Would you copy out each line of the records below that includes the word "warthog"?

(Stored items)
* * * * * * *

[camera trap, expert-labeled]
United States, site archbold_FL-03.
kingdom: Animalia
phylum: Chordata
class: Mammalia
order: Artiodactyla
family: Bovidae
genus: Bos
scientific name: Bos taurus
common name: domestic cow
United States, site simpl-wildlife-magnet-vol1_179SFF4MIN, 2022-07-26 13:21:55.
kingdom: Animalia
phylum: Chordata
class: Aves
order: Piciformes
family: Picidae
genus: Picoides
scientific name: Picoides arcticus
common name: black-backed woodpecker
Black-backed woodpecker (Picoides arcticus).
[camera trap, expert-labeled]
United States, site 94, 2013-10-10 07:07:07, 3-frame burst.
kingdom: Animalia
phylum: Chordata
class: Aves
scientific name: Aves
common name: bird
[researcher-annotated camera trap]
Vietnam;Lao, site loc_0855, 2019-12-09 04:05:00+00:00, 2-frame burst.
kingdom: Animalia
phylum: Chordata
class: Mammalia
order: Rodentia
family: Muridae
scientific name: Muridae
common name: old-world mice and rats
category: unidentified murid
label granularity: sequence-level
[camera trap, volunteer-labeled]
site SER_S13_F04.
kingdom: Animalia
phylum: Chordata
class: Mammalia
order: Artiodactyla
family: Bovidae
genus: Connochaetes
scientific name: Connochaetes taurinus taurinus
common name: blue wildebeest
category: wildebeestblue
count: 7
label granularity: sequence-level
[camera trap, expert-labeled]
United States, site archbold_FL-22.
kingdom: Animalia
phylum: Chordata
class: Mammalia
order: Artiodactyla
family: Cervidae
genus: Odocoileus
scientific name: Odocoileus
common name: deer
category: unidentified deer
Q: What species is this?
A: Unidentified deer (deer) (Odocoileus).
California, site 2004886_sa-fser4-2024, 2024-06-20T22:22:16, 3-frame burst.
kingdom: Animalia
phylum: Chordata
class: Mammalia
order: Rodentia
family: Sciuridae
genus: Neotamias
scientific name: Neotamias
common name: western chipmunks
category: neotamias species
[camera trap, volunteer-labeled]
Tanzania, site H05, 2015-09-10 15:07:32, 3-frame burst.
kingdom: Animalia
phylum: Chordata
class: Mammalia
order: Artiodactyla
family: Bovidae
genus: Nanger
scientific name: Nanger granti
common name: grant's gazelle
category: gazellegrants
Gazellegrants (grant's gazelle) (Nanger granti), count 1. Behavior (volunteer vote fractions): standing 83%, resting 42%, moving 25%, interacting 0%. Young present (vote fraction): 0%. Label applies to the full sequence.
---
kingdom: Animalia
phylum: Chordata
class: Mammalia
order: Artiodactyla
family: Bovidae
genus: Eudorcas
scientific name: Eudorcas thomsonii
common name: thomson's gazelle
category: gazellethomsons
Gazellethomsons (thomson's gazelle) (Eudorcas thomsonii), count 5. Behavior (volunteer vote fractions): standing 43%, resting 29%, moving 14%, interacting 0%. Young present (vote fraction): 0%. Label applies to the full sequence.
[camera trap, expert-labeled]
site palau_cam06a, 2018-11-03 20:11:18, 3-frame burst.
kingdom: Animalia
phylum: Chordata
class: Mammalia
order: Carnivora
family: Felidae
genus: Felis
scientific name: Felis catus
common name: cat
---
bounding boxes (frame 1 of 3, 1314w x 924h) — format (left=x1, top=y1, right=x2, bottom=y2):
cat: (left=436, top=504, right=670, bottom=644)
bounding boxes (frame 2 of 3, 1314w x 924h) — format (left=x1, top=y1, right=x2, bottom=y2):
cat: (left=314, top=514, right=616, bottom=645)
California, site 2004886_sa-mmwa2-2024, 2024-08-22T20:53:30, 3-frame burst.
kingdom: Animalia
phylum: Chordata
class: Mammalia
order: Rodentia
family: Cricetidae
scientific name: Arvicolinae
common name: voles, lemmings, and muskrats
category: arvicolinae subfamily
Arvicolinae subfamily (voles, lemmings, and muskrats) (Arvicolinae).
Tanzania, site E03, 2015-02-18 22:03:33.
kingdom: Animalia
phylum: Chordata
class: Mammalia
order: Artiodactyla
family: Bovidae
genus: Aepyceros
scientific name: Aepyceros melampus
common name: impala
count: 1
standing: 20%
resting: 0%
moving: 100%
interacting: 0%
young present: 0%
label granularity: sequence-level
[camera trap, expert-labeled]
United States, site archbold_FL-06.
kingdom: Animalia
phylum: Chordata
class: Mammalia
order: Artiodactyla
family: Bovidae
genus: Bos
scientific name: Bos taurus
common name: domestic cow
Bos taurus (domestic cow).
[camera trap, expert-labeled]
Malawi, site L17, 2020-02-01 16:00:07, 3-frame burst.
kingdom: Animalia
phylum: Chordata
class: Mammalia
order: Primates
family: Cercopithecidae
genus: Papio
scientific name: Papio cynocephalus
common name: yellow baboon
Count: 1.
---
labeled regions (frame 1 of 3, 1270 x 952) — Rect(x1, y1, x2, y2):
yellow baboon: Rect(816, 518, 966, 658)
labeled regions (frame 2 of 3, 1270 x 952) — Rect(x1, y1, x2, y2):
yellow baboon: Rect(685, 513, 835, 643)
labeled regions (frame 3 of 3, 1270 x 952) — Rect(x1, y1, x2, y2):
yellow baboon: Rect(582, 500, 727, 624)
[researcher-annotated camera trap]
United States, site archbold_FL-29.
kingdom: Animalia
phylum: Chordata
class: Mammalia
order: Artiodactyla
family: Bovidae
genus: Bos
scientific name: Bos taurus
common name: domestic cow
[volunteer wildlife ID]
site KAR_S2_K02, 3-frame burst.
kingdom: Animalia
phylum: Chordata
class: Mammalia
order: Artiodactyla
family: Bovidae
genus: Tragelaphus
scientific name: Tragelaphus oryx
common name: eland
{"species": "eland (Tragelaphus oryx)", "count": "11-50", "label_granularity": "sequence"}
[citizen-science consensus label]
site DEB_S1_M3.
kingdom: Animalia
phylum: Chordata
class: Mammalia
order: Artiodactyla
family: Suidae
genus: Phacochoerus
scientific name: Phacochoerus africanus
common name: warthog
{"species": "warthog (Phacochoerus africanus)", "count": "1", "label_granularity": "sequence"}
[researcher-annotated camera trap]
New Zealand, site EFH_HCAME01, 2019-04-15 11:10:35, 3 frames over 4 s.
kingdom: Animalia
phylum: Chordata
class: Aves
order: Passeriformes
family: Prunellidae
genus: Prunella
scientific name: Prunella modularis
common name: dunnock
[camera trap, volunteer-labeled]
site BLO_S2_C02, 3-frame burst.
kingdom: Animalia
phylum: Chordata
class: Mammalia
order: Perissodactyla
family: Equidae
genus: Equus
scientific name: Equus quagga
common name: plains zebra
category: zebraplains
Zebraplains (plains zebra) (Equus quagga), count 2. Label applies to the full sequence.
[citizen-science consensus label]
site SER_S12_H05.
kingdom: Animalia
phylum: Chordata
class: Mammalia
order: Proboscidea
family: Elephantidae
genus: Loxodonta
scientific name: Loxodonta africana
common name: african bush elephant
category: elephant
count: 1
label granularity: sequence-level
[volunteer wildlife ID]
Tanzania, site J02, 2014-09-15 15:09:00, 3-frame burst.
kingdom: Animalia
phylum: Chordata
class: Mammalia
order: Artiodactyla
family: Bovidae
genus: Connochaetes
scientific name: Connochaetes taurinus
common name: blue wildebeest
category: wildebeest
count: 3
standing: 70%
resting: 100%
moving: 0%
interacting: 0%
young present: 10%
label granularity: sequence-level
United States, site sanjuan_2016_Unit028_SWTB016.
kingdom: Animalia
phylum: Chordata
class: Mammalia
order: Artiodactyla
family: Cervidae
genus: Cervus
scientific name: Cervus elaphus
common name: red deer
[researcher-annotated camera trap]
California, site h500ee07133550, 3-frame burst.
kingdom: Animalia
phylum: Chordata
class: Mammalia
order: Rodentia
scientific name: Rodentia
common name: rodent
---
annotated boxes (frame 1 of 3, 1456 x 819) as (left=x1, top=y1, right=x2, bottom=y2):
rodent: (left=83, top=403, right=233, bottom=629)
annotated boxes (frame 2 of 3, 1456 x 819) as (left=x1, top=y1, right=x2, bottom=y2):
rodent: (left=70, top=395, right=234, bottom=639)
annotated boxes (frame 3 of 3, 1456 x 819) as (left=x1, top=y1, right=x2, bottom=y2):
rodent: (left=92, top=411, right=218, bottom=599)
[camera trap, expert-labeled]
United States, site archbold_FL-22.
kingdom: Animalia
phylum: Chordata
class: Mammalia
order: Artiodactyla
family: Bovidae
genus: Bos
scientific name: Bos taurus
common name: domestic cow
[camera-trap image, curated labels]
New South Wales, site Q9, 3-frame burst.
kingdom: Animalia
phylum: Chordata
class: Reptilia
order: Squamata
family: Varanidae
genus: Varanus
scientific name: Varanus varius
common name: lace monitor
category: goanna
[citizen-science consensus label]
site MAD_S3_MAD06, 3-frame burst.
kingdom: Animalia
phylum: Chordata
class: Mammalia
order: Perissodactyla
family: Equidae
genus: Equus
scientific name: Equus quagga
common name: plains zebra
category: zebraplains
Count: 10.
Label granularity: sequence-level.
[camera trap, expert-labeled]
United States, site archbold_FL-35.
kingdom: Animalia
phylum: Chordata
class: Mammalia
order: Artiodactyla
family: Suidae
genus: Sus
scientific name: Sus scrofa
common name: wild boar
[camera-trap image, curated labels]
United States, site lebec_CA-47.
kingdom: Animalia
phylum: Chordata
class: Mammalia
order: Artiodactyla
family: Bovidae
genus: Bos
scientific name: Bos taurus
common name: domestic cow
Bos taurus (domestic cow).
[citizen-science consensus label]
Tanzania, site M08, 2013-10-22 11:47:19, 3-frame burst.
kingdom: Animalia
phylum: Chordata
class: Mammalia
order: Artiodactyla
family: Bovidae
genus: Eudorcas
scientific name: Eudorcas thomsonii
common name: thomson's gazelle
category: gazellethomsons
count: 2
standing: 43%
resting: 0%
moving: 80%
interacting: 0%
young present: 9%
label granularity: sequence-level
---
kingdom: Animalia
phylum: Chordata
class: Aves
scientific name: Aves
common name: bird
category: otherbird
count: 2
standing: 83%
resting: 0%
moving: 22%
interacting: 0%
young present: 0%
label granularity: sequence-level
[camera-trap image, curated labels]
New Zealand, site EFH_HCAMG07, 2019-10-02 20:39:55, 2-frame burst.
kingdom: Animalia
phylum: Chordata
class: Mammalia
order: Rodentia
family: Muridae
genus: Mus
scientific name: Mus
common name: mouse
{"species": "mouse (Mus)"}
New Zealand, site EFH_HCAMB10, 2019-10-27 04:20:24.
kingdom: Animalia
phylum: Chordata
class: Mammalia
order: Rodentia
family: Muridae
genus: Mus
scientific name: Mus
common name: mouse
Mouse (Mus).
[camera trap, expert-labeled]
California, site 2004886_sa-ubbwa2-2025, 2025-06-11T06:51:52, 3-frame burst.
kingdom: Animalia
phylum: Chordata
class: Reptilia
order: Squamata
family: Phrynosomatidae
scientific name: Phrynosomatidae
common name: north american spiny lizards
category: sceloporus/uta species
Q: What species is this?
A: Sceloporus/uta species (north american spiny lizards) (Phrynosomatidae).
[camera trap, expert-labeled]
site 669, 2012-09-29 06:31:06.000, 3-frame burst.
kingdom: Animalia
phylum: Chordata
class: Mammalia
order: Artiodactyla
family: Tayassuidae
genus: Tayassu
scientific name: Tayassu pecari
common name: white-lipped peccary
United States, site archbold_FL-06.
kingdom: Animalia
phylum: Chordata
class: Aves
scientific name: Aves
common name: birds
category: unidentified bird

* * * * * * *

YOUR SOLUTION:
common name: warthog
{"species": "warthog (Phacochoerus africanus)", "count": "1", "label_granularity": "sequence"}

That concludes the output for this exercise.